For several weeks this year, the 1,300 students at Pinelands Regional High School in Tuckerton, N.J., began each day listening to a little advice from the stars.
Every morning, the daily horoscope from the comics page of a local newspaper was read over the school’s public-address system, along with announcements. “It was just a little humor in the morning to start the day off on a high note,’' said Clement A. Crea, superintendent of the Pinelands Regional School District.
But last month, Mr. Crea reluctantly ended the practice following complaints from several parents.
“It seems they objected to the horoscopes because they were astrology-based,’' he said.
Before acting on the complaints, Mr. Crea said, he sought the advice of a lawyer for the district, who told him that “if it was going to create a public hassle, we were better off not continuing it.’'
The lawyer said the astrological forecasting “could be considered by some to be a form of religion,’' according to the superintendent.
Concerned about a possible church-state conflict, Mr. Crea reluctantly asked the student council to stop reading the horoscopes.

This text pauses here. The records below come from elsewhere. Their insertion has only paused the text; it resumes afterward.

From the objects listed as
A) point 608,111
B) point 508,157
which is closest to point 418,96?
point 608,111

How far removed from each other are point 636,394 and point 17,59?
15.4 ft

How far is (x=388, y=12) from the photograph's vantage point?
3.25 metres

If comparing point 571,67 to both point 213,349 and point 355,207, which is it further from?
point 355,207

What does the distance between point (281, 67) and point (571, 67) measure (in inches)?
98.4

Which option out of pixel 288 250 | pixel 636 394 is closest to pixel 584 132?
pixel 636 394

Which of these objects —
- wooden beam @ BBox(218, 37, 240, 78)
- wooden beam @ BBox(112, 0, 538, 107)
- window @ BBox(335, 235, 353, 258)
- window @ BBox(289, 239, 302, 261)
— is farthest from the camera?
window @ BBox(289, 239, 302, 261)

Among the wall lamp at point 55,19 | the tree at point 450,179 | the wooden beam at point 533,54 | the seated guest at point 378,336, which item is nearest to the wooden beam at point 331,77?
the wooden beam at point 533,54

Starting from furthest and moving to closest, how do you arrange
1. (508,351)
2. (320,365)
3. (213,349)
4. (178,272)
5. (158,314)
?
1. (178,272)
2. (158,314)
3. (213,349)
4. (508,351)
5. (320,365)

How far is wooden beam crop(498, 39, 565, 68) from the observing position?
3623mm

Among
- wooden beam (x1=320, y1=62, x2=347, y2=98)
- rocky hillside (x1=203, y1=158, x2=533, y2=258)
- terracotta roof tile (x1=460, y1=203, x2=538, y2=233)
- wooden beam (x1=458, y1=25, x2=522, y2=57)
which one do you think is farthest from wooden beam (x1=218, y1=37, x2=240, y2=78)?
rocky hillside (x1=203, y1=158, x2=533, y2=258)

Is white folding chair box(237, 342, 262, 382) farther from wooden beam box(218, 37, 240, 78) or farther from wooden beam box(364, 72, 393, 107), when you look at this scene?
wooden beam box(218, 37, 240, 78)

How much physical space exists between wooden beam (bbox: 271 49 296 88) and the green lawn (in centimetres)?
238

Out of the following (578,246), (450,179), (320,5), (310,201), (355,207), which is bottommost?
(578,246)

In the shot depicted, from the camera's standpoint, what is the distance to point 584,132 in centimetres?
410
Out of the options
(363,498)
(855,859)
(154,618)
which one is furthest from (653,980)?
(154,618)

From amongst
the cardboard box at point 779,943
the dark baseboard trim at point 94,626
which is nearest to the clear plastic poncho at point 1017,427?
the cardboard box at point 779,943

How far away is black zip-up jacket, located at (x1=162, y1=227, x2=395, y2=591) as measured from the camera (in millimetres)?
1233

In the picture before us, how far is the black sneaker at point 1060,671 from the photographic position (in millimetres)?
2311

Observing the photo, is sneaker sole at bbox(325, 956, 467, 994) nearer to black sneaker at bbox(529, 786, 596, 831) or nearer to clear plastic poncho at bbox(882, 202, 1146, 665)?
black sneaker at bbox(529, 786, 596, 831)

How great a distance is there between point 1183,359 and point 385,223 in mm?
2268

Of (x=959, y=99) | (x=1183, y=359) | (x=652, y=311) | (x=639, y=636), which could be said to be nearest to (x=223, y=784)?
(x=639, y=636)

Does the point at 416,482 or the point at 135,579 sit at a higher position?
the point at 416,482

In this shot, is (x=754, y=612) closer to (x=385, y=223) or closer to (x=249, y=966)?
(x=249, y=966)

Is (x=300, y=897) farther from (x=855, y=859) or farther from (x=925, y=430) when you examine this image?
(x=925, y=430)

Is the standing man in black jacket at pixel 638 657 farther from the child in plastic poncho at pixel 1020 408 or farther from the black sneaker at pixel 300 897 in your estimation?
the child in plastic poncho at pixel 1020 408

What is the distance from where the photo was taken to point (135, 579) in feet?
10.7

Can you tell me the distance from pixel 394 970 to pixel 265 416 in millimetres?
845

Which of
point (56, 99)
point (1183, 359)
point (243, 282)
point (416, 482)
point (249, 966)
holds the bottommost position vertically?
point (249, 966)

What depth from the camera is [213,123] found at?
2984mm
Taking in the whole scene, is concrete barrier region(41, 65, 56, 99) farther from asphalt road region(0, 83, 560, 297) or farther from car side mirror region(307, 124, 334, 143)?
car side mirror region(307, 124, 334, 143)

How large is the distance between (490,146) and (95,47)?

A number of students were upset by his decision, he said, but “the smoke cleared after a day or so.’'
He called the complaints “totally unfortunate.’'
“The staff and the student body saw [the horoscope reading] as being purely humorous, with no serious meaning,’' he said.
“I know of no one who decided to leave school and go home once they heard their horoscope read.’'
Meanwhile, teachers and students have been searching, in the superintendent’s words, for “something else unique that will provide a little comic relief in the morning.’'
Like reading the day’s lunch menu?--R.R.